This is a modified version of ue4-opencv-demo, implementing ArUco marker tracking in Unreal Engine with OpenCV. It uses OpenCV's VideoCapture, because Unreal Engine webcam capture through IMediaCaptureSupport has not been implemented yet.

Markers tracked are marker_000.png, marker_001.png and marker_002.png, in python_camera_calibration/aruco_markers.

Tested only on Ubuntu. Running on Windows would require changing the VideoCapture API from CAP_V4L2 to CAP_DSHOW in CameraReader.cpp (or something else, depending on the API needed - see here). Also, the build flag "-DWITH_DSHOW=OFF" should be changed to "-DWITH_DSHOW=ON" for this purpose.

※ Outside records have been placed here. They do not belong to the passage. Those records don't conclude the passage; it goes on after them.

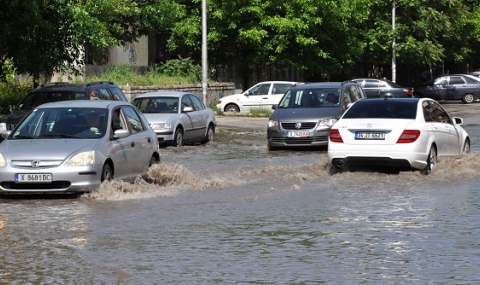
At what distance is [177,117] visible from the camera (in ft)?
89.5

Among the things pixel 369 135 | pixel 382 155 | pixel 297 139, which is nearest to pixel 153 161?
pixel 369 135

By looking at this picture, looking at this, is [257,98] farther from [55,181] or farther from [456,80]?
[55,181]

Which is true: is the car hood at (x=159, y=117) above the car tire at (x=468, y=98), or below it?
below

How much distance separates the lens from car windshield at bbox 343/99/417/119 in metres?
18.8

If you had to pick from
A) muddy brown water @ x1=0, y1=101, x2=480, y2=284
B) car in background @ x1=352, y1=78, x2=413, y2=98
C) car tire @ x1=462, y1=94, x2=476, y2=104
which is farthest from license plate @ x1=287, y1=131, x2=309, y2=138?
car tire @ x1=462, y1=94, x2=476, y2=104

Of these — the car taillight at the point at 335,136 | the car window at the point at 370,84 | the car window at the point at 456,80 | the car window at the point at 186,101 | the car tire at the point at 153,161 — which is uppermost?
the car window at the point at 456,80

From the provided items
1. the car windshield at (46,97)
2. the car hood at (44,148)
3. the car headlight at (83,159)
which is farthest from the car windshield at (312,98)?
the car headlight at (83,159)

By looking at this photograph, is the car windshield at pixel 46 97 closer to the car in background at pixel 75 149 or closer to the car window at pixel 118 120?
the car in background at pixel 75 149

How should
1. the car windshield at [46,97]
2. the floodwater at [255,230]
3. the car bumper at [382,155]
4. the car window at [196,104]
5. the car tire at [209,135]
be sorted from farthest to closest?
1. the car tire at [209,135]
2. the car window at [196,104]
3. the car windshield at [46,97]
4. the car bumper at [382,155]
5. the floodwater at [255,230]

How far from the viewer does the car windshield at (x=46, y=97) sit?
78.5 feet

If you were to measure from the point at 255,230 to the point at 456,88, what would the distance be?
151 ft

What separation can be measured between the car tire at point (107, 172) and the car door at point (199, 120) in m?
11.9

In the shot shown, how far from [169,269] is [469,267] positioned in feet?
8.61

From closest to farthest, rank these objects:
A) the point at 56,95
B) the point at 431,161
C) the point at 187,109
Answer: the point at 431,161
the point at 56,95
the point at 187,109
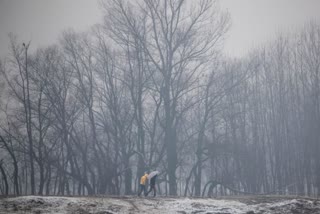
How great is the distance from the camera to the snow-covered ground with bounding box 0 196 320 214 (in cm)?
1550

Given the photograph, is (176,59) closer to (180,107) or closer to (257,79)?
(180,107)

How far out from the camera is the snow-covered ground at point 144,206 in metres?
15.5

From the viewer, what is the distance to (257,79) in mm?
48156

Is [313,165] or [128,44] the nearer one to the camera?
[128,44]

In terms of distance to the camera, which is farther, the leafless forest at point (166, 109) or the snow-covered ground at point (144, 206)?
the leafless forest at point (166, 109)

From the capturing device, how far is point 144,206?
17297 mm

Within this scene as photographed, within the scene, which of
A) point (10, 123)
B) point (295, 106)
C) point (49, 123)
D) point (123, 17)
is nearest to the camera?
point (123, 17)

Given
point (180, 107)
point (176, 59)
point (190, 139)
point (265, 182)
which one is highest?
point (176, 59)

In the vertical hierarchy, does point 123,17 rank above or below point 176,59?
above

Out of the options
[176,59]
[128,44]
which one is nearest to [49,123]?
[128,44]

Alternatively, Windows webcam capture can be done through Unreal Engine, with some modifications to the CameraReader blueprint (as can be seen here).

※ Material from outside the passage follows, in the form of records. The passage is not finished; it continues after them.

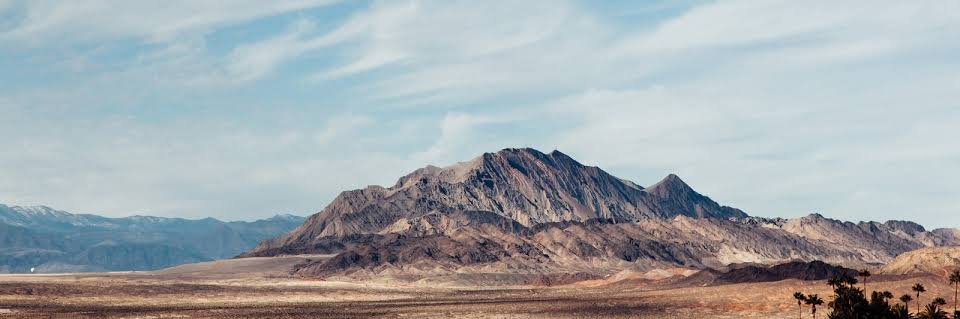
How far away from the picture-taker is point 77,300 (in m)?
136

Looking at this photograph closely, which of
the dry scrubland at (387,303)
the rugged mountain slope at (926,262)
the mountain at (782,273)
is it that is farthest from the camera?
the mountain at (782,273)

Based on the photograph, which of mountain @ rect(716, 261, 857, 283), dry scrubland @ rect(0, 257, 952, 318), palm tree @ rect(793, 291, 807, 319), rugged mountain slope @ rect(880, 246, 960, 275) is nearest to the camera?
palm tree @ rect(793, 291, 807, 319)

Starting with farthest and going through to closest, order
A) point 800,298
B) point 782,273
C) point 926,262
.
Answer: point 782,273 < point 926,262 < point 800,298

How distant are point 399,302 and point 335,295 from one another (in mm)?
23729

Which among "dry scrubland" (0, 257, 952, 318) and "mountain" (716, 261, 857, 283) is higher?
"mountain" (716, 261, 857, 283)

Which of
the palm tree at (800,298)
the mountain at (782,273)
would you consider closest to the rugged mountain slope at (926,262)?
the mountain at (782,273)

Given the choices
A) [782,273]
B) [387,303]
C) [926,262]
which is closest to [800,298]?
[387,303]

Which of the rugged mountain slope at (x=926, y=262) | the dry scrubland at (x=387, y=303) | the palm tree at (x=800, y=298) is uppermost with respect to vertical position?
the rugged mountain slope at (x=926, y=262)

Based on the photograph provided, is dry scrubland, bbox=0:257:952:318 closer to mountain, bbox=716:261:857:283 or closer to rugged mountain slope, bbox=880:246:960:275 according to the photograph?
rugged mountain slope, bbox=880:246:960:275

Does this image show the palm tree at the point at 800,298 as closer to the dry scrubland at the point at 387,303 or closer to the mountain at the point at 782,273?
the dry scrubland at the point at 387,303

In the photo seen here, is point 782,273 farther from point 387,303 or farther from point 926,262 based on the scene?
point 387,303

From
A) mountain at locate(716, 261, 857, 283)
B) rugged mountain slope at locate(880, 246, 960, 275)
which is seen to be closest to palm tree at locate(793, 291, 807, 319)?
rugged mountain slope at locate(880, 246, 960, 275)

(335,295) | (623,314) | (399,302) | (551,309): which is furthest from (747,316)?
(335,295)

Any Android-specific code should be ignored (it will be removed in the future), as OpenCV cannot access Android cameras through VideoCapture.

Uses Unreal Engine 4.27. Original README.md follows.

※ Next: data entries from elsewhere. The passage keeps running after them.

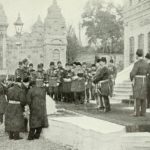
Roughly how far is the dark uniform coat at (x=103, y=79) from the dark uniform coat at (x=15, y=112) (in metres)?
2.42

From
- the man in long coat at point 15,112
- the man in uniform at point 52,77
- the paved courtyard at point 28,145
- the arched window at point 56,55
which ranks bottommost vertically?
the paved courtyard at point 28,145

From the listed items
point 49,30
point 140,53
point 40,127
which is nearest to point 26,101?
point 40,127

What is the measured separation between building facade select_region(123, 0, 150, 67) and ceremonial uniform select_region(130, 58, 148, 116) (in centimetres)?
1264

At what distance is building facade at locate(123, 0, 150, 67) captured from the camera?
24.3 meters

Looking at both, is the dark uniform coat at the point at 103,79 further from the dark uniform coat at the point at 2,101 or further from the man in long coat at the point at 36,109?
the dark uniform coat at the point at 2,101

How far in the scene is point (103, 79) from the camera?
13117 millimetres

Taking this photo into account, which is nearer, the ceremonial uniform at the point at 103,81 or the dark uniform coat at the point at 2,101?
the ceremonial uniform at the point at 103,81

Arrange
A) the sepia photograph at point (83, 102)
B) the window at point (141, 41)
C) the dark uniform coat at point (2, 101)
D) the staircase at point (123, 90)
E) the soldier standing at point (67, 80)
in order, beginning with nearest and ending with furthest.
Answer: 1. the sepia photograph at point (83, 102)
2. the dark uniform coat at point (2, 101)
3. the soldier standing at point (67, 80)
4. the staircase at point (123, 90)
5. the window at point (141, 41)

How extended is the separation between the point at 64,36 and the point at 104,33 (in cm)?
733

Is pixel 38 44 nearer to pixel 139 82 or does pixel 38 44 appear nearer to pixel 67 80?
pixel 67 80

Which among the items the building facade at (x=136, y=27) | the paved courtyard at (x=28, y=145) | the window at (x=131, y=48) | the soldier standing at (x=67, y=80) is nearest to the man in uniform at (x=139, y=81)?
the paved courtyard at (x=28, y=145)

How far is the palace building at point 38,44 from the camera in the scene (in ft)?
136

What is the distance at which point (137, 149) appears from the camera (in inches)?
361

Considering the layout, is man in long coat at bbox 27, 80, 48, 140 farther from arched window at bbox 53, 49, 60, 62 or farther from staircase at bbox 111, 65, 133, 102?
arched window at bbox 53, 49, 60, 62
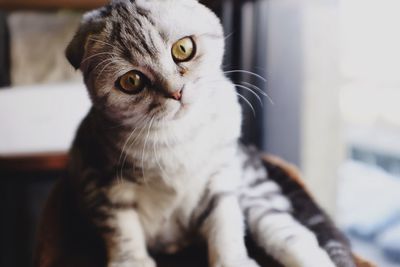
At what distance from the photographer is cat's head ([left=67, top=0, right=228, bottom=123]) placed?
2.36ft

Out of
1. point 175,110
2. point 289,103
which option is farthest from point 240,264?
point 289,103

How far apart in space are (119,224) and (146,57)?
0.34 m

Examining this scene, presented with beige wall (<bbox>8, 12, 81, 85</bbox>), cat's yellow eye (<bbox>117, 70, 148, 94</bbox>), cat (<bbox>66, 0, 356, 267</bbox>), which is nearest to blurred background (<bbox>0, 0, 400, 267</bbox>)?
beige wall (<bbox>8, 12, 81, 85</bbox>)

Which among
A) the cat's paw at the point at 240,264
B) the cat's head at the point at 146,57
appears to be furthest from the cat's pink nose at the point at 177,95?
the cat's paw at the point at 240,264

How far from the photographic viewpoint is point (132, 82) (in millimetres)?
740

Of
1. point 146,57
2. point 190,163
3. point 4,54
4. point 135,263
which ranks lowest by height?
point 135,263

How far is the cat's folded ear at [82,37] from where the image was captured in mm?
761

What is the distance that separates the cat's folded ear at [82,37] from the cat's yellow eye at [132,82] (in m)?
0.09

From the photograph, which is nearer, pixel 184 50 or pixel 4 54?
pixel 184 50

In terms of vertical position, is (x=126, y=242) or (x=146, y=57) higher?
(x=146, y=57)

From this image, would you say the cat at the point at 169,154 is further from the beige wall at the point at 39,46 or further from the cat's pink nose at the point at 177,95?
the beige wall at the point at 39,46

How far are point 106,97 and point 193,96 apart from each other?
16 cm

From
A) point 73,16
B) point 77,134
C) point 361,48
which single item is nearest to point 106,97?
point 77,134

OpenCV Integration Demo for UE4 with conan-ue4cli

This repository contains demo code for using the Conan packages from the conan-ue4cli repository to build a custom OpenCV package that links against the UE4-bundled versions of zlib and libpng, and then consume the custom-built OpenCV package in a simple UE4 project.

You can find the full details of the conan-ue4cli workflow in this article: http://adamrehn.com/articles/cross-platform-library-integration-in-unreal-engine-4/.

Note that Unreal Engine 4.19.0 or newer is required.

Contents

Building the demo

Step 1: Installing the conan-ue4cli wrapper packages

Follow the instructions from the README of the conan-ue4cli repository to generate and install the wrapper packages for the UE4-bundled libraries.

Step 2: Compiling our custom OpenCV build

The packages directory contains a Conan recipe for our custom build of OpenCV that uses the UE4-bundled versions of zlib and libpng.

To build the OpenCV package, run python3 ./build.py from the packages/opencv-ue4 subdirectory.

Step 3: Building and running the UE4 test project

The project directory contains a simple UE4 test project that consumes the Conan package we created in Step 2. Open the file project/OpenCVDemo/OpenCVDemo.uproject in the Unreal Editor and allow it to compile the modules for the project.

The build rules for the project are in project/OpenCVDemo/Source/OpenCVDemo/OpenCVDemo.Build.cs. The code in this file invokes conan install as a child process in the root directory of the project and then parses the JSON output to retrieve the build flags from Conan and pass them to UnrealBuildTool. Under Windows, you will see a command window flash briefly during the build process - this is the Conan command being run by UnrealBuildTool.

Once the project has built, select the map "default.umap" and hit the Play button. The text "3.3.0" should appear in the top-left of the game preview. If you open the level blueprint for the map, you can see that this is the OpenCV version string that is being retrieved and printed.

The source code for the "Get OpenCV Version" blueprint function is in project/OpenCVDemo/Source/OpenCVDemo/OpenCVBlueprint.cpp. It simply includes the OpenCV <opencv2/core/version.hpp> header and casts the CV_VERSION macro to an FString instance.

Performing automated builds with Jenkins

Example Jenkinsfiles are provided that use the Windows and Linux Docker images from docker-ue4 to build both the custom OpenCV Conan package and the UE4 project that consumes it. Performing an automated build requires a bit of up-front configuration to get working but is extremely straightforward once the required infrastructure is in place.

To get everything up and running:

  1. Follow the instructions in the docker-ue4 repository README to create the Docker images for Unreal Engine 4 that will be used for performing builds. The example Jenkinsfile requires Unreal Engine 4.19.1. Create a Windows Docker image on a Windows host and a Linux Docker image on either a Linux or macOS host (Linux is recommended since a macOS host will require additional configuration to set the appropriate memory and disk limits.) Note that the example code does not currently support Linux containers running under a Windows host.

  2. Next, spin up two Docker containers for the required servers:

  3. Run through the setup wizard to configure the Artifactory CE instance. At the end of the wizard, opt to create a Conan repository. This will create a repository called conan-local that will be used to store the packages produced by the automated build process.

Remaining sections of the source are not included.